4    Workflow Model Validation
When creating a declarative workflow model contradictions between the con-
straints can emerge that are hard to discover at the first glance. This is especially
true if many relation constraints were defined. To validate the consistency of the
relation constraints we follow an approach similar to the one suggested in [8].
The relation constraints are transformed to interval relations of the IA and each
task model is represented by an interval.
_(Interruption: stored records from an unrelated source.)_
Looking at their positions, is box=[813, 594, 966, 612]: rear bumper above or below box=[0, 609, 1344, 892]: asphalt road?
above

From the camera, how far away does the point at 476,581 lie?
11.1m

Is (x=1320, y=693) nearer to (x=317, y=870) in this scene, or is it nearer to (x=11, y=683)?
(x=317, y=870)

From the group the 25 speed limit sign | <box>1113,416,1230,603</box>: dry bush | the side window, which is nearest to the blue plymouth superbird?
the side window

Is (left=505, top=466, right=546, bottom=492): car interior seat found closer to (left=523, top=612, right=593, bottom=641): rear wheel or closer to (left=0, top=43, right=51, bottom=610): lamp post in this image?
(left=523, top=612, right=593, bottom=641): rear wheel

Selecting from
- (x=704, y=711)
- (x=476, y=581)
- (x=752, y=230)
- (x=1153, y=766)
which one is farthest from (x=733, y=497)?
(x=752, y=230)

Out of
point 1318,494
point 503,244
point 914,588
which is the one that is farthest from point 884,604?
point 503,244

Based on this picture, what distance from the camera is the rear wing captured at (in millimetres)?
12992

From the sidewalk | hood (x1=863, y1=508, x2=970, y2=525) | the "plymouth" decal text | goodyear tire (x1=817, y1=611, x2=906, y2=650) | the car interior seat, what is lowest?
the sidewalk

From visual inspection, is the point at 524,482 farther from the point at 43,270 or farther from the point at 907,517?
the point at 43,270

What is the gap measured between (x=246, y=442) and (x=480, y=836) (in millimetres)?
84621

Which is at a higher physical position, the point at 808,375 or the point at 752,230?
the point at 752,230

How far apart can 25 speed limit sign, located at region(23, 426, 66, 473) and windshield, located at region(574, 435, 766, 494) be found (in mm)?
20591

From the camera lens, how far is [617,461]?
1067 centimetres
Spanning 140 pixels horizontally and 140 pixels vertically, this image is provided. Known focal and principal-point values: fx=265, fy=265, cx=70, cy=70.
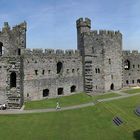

The different relations between the
intervals form a constraint network like the one that is illustrated in Figure 1.
On the constraint network reasoning techniques that were introduced in [7] and
in [9] are performed. These reasoning techniques infer new relations between all
intervals and discover contradictions between them. For instance in Figure 1, it
can be inferred from the relations “C has to be executed during the execution
of B” and “B has to be executed before D” that C must be executed before D.
Moreover, it can be also inferred that a contradiction exists in the network since
A can not be performed after D but before B.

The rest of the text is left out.